We look to the private security industry authority to develop the codes of practice. We want the codes to take account of those that already operate successfully in the industry. We have therefore an opportunity to put in place a voluntary code of practice with the industry. Considerable progress is being made on that. It will address some of the issues that the hon. Gentleman raised, for example, standardising fines, ensuring a range of options—cash, cheque, credit card, Switch—for payment, and a proper appeals procedure.

The British Parking Association is co-operating with the Government to produce a draft code of practice, which it intends to circulate for comment shortly.

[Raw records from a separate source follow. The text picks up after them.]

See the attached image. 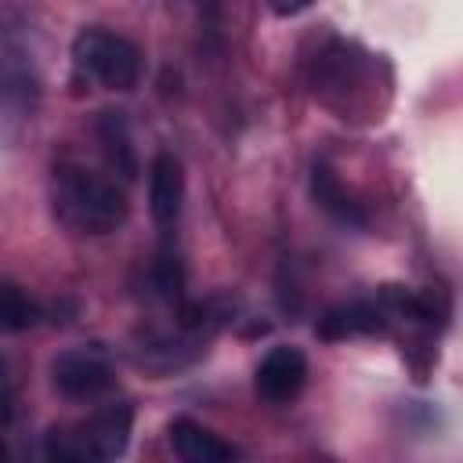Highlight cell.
Returning a JSON list of instances; mask_svg holds the SVG:
<instances>
[{
  "mask_svg": "<svg viewBox=\"0 0 463 463\" xmlns=\"http://www.w3.org/2000/svg\"><path fill=\"white\" fill-rule=\"evenodd\" d=\"M380 318H383V311H380L376 304L354 300V304H340V307L326 311V318H318L315 333H318L322 340H347V336H358V333H376V329H383Z\"/></svg>",
  "mask_w": 463,
  "mask_h": 463,
  "instance_id": "obj_9",
  "label": "cell"
},
{
  "mask_svg": "<svg viewBox=\"0 0 463 463\" xmlns=\"http://www.w3.org/2000/svg\"><path fill=\"white\" fill-rule=\"evenodd\" d=\"M54 199H58V213L72 228L90 232V235H109L127 221V195L112 181L87 174L80 166L58 170Z\"/></svg>",
  "mask_w": 463,
  "mask_h": 463,
  "instance_id": "obj_1",
  "label": "cell"
},
{
  "mask_svg": "<svg viewBox=\"0 0 463 463\" xmlns=\"http://www.w3.org/2000/svg\"><path fill=\"white\" fill-rule=\"evenodd\" d=\"M181 203H184V170L177 156L159 152L148 170V213L159 228H170L181 213Z\"/></svg>",
  "mask_w": 463,
  "mask_h": 463,
  "instance_id": "obj_6",
  "label": "cell"
},
{
  "mask_svg": "<svg viewBox=\"0 0 463 463\" xmlns=\"http://www.w3.org/2000/svg\"><path fill=\"white\" fill-rule=\"evenodd\" d=\"M98 141H101L105 163L123 181H134L137 177V156H134V145H130L123 112H101V119H98Z\"/></svg>",
  "mask_w": 463,
  "mask_h": 463,
  "instance_id": "obj_10",
  "label": "cell"
},
{
  "mask_svg": "<svg viewBox=\"0 0 463 463\" xmlns=\"http://www.w3.org/2000/svg\"><path fill=\"white\" fill-rule=\"evenodd\" d=\"M14 416V387H11V365L7 358H0V430L11 423ZM0 456H4V441H0Z\"/></svg>",
  "mask_w": 463,
  "mask_h": 463,
  "instance_id": "obj_13",
  "label": "cell"
},
{
  "mask_svg": "<svg viewBox=\"0 0 463 463\" xmlns=\"http://www.w3.org/2000/svg\"><path fill=\"white\" fill-rule=\"evenodd\" d=\"M72 65H76V76L98 80L109 90H130L141 76L137 47L116 33H105V29H83L76 36Z\"/></svg>",
  "mask_w": 463,
  "mask_h": 463,
  "instance_id": "obj_2",
  "label": "cell"
},
{
  "mask_svg": "<svg viewBox=\"0 0 463 463\" xmlns=\"http://www.w3.org/2000/svg\"><path fill=\"white\" fill-rule=\"evenodd\" d=\"M268 7L282 18H289V14H300L304 7H311V0H268Z\"/></svg>",
  "mask_w": 463,
  "mask_h": 463,
  "instance_id": "obj_14",
  "label": "cell"
},
{
  "mask_svg": "<svg viewBox=\"0 0 463 463\" xmlns=\"http://www.w3.org/2000/svg\"><path fill=\"white\" fill-rule=\"evenodd\" d=\"M170 449L184 459V463H224L232 456H239L228 441H221L213 430H206L203 423L181 416L170 423Z\"/></svg>",
  "mask_w": 463,
  "mask_h": 463,
  "instance_id": "obj_7",
  "label": "cell"
},
{
  "mask_svg": "<svg viewBox=\"0 0 463 463\" xmlns=\"http://www.w3.org/2000/svg\"><path fill=\"white\" fill-rule=\"evenodd\" d=\"M311 192H315V203H318L333 221H340V224H347V228H365V210L340 188L336 174H333L326 163H315V166H311Z\"/></svg>",
  "mask_w": 463,
  "mask_h": 463,
  "instance_id": "obj_8",
  "label": "cell"
},
{
  "mask_svg": "<svg viewBox=\"0 0 463 463\" xmlns=\"http://www.w3.org/2000/svg\"><path fill=\"white\" fill-rule=\"evenodd\" d=\"M51 383L72 402H90L112 387V369L98 347H76L51 362Z\"/></svg>",
  "mask_w": 463,
  "mask_h": 463,
  "instance_id": "obj_3",
  "label": "cell"
},
{
  "mask_svg": "<svg viewBox=\"0 0 463 463\" xmlns=\"http://www.w3.org/2000/svg\"><path fill=\"white\" fill-rule=\"evenodd\" d=\"M253 383H257V394L264 402H275V405L279 402H289L307 383V358L297 347H271L260 358Z\"/></svg>",
  "mask_w": 463,
  "mask_h": 463,
  "instance_id": "obj_5",
  "label": "cell"
},
{
  "mask_svg": "<svg viewBox=\"0 0 463 463\" xmlns=\"http://www.w3.org/2000/svg\"><path fill=\"white\" fill-rule=\"evenodd\" d=\"M130 423H134V409L127 402H116V405L101 409L94 420H87L83 427H76V441L83 449V459L123 456L127 441H130Z\"/></svg>",
  "mask_w": 463,
  "mask_h": 463,
  "instance_id": "obj_4",
  "label": "cell"
},
{
  "mask_svg": "<svg viewBox=\"0 0 463 463\" xmlns=\"http://www.w3.org/2000/svg\"><path fill=\"white\" fill-rule=\"evenodd\" d=\"M152 289L163 300L181 297V289H184V268H181V257L174 250H159V257L152 260Z\"/></svg>",
  "mask_w": 463,
  "mask_h": 463,
  "instance_id": "obj_12",
  "label": "cell"
},
{
  "mask_svg": "<svg viewBox=\"0 0 463 463\" xmlns=\"http://www.w3.org/2000/svg\"><path fill=\"white\" fill-rule=\"evenodd\" d=\"M40 318H43V311H40L36 300H29L18 286L0 282V333H22V329H33Z\"/></svg>",
  "mask_w": 463,
  "mask_h": 463,
  "instance_id": "obj_11",
  "label": "cell"
}]
</instances>
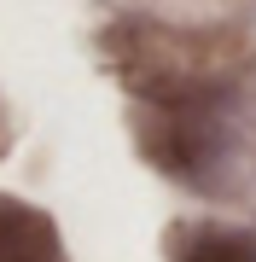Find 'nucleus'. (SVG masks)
<instances>
[{
    "label": "nucleus",
    "instance_id": "1",
    "mask_svg": "<svg viewBox=\"0 0 256 262\" xmlns=\"http://www.w3.org/2000/svg\"><path fill=\"white\" fill-rule=\"evenodd\" d=\"M117 64H123L128 88L146 94L163 111H198L221 94L227 82V58L198 35H175V29H117L111 35Z\"/></svg>",
    "mask_w": 256,
    "mask_h": 262
},
{
    "label": "nucleus",
    "instance_id": "2",
    "mask_svg": "<svg viewBox=\"0 0 256 262\" xmlns=\"http://www.w3.org/2000/svg\"><path fill=\"white\" fill-rule=\"evenodd\" d=\"M0 262H58L53 222L24 204H0Z\"/></svg>",
    "mask_w": 256,
    "mask_h": 262
},
{
    "label": "nucleus",
    "instance_id": "3",
    "mask_svg": "<svg viewBox=\"0 0 256 262\" xmlns=\"http://www.w3.org/2000/svg\"><path fill=\"white\" fill-rule=\"evenodd\" d=\"M180 262H256V239L245 233H192L180 245Z\"/></svg>",
    "mask_w": 256,
    "mask_h": 262
}]
</instances>
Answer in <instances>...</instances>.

The consultation will extend to motorist and parking organisations so that the final draft represents the interests of both groups.

I warmly welcome the initiative to find practical measures now, which the responsible majority of clamping operators support. We can thus ensure that the interests of the owners of private land are protected by an effective, proportionate and professional service that deals with unauthorised parking, that the harm and damage perpetrated by cowboys is exposed, and that the full weight of public opinion is brought to bear against them.

That is only a beginning, and we look towards a regulatory authority, a system of licensing and sanctions, which will build on the code of practice. Irresponsible and fraudulent wheel clamping will thus become a thing of the past.

The debate, albeit short, at the instigation of the hon. Member for Harrogate and Knaresborough is a welcome step forward towards that conclusion, which cannot come soon enough.

Question put and agreed to.

Adjourned accordingly at seven minutes to Three o 'clock.